- _SOURCE_:
·····

Nicholas Pratt examines the effect of new regulations, greater risk management and reduced profitability on the provision of sub-custody in the Nordics, Baltics and Central and Eastern Europe.
Sub-custody in Central and Eastern Europe (CEE) is provided by local banks that stick largely to their home markets, or by a select number of European banks, like Unicredit and ING, that have developed a sub-custody capability across the region. Ceskoslovenska obchondi banka (CSOB) provides sub-custody services in the Czech Republic and Slovakia.
As with other markets in Europe, due diligence demands have risen in the past few years, says Michal Brothanek, executive director of institutional banking at CSOB. This is a result of stricter regulations in the EU and US and also the stringent risk management of global custodians and other foreign clients. These demands have made sub-custody operations more expensive to run, says Brothanek.
“These costs have both external and internal character. For example, there are external costs for specialised external audit in the custody area and internal costs related to system improvements.”
The extra cost and heightened awareness of liability have not, as yet, resulted in custodians taking their sub-custody mandates back in-house though, he says.
“They still use local sub-custodians for their market knowledge, experience, and good establishment. Yet, some minor institutions which cease trading in certain CEE markets logically stop using sub-custodians as a result of cancelling their operations in a particular market.”
Each market has its specifics and the knowledge that CSOB possesses results from long-term experience with these markets, says Brothanek. For example, in the Czech Republic, the full nominee concept is not adopted, and there is a “two-layer evidence” instead. This means that ownership of securities is legally attributed to the person under whose name the owner account is open, and such an owner account can only be registered in the books of a central securities depositary (first layer) or in a local custodian’s books (second layer).

·····

Recorded data

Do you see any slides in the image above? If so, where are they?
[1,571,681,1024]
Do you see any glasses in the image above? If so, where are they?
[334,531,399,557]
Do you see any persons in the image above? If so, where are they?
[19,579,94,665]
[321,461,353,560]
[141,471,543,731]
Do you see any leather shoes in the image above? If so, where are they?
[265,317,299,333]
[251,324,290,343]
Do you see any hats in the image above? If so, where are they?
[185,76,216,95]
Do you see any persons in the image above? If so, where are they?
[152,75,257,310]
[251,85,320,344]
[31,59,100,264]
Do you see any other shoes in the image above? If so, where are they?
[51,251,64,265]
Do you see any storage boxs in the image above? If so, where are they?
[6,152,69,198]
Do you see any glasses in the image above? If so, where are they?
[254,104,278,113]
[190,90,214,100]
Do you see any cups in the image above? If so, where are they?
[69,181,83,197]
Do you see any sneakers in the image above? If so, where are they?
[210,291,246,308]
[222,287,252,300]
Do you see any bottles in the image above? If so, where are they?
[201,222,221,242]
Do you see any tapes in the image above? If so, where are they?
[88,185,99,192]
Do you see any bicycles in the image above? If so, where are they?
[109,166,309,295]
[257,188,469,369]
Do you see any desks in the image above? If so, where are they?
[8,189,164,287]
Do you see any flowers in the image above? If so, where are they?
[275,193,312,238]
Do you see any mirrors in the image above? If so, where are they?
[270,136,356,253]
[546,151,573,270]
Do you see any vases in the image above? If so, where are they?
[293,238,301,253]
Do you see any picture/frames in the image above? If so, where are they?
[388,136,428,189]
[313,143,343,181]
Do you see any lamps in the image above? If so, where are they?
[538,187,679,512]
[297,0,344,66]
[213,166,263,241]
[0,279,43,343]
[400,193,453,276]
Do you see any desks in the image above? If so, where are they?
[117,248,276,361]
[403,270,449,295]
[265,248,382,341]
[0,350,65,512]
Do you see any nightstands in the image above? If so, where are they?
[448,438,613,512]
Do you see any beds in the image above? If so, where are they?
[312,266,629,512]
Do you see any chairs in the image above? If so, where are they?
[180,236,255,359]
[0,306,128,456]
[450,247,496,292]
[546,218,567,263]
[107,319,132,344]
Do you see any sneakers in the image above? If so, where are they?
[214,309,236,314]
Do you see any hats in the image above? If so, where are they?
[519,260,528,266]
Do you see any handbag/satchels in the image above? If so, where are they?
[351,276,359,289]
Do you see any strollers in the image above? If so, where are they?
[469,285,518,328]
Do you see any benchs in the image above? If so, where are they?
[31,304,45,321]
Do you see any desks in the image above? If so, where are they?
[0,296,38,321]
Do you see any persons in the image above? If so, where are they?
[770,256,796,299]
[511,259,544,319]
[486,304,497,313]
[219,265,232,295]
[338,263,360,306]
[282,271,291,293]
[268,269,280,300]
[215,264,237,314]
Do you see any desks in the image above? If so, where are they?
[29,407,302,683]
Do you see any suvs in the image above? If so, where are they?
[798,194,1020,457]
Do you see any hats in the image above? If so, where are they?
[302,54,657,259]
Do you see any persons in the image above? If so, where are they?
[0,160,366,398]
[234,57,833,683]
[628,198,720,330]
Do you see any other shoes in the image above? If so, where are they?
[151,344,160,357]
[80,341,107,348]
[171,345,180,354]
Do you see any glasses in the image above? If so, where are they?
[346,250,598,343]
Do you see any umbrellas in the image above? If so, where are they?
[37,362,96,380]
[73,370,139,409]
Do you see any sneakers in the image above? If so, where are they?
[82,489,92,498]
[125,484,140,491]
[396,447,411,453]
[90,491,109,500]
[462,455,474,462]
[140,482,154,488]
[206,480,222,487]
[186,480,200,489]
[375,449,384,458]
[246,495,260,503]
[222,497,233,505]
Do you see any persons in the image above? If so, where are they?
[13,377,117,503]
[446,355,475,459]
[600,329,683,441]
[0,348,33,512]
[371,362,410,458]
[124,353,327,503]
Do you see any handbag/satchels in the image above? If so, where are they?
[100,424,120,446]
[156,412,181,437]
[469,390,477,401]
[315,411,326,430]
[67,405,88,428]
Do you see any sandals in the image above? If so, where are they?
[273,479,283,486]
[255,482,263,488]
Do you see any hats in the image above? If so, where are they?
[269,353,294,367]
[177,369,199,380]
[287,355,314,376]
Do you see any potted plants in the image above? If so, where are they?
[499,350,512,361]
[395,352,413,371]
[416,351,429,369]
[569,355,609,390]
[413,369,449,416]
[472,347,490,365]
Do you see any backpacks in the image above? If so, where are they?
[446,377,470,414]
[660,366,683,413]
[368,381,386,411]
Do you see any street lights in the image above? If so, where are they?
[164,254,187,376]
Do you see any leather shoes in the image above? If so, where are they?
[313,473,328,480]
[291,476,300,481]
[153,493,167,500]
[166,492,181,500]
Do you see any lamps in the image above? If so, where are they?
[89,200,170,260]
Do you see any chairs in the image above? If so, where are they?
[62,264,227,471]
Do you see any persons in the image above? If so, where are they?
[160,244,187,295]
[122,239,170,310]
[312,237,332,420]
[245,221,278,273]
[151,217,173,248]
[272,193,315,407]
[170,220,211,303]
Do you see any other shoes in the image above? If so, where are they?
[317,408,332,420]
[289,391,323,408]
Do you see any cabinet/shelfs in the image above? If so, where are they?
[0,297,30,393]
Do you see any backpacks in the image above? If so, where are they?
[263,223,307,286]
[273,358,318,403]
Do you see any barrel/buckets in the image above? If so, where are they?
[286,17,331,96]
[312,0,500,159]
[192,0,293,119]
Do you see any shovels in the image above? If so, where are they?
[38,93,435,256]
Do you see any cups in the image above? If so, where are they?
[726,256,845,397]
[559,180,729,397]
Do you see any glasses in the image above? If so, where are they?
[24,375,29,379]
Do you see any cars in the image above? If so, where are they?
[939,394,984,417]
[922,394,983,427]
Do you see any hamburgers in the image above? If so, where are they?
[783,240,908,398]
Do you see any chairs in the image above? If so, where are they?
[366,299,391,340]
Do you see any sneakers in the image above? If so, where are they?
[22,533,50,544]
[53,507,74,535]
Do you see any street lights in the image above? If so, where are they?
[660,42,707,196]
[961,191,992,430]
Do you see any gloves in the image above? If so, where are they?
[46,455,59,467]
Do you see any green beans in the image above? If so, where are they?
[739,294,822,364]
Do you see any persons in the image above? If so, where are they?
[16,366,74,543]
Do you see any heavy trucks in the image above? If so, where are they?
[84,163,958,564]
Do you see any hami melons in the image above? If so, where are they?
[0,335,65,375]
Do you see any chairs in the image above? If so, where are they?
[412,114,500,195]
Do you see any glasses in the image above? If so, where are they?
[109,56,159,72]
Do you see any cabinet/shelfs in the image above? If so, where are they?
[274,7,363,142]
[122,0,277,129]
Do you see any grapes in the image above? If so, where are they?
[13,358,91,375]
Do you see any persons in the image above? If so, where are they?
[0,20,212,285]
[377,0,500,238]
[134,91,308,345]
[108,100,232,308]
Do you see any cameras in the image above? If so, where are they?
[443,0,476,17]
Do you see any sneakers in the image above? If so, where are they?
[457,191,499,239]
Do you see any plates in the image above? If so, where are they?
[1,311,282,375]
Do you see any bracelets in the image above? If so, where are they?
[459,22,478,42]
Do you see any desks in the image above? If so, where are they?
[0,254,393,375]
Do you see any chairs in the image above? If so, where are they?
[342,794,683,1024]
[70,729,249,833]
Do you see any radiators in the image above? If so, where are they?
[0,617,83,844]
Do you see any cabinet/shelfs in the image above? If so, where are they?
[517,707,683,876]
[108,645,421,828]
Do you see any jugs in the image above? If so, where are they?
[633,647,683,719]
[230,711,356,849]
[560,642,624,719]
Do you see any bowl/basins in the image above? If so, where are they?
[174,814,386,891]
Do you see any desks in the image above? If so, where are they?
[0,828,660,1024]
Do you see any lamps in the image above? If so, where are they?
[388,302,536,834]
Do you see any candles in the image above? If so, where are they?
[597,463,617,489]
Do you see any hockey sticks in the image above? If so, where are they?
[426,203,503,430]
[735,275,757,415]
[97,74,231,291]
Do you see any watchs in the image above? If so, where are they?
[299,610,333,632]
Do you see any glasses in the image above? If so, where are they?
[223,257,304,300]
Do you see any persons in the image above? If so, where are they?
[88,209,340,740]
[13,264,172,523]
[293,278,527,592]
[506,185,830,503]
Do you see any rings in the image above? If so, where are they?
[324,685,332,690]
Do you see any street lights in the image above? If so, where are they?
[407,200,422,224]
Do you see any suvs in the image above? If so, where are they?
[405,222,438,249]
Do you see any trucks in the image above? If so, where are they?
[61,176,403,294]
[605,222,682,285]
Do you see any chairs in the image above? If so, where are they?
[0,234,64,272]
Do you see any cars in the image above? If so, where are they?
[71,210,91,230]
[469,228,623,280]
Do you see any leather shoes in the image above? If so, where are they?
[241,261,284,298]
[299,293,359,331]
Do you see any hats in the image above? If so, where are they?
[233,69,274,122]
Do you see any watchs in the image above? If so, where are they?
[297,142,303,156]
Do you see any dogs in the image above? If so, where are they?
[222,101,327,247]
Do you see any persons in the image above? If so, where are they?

·····

- _WHAT TO DO_:
Reproduce word for word the portion of the sub-custody article between "Sub-custody in Central" and "run, says Brothanek.", inclusive.

- _TASK OUTPUT_:
Sub-custody in Central and Eastern Europe (CEE) is provided by local banks that stick largely to their home markets, or by a select number of European banks, like Unicredit and ING, that have developed a sub-custody capability across the region. Ceskoslovenska obchondi banka (CSOB) provides sub-custody services in the Czech Republic and Slovakia.
As with other markets in Europe, due diligence demands have risen in the past few years, says Michal Brothanek, executive director of institutional banking at CSOB. This is a result of stricter regulations in the EU and US and also the stringent risk management of global custodians and other foreign clients. These demands have made sub-custody operations more expensive to run, says Brothanek.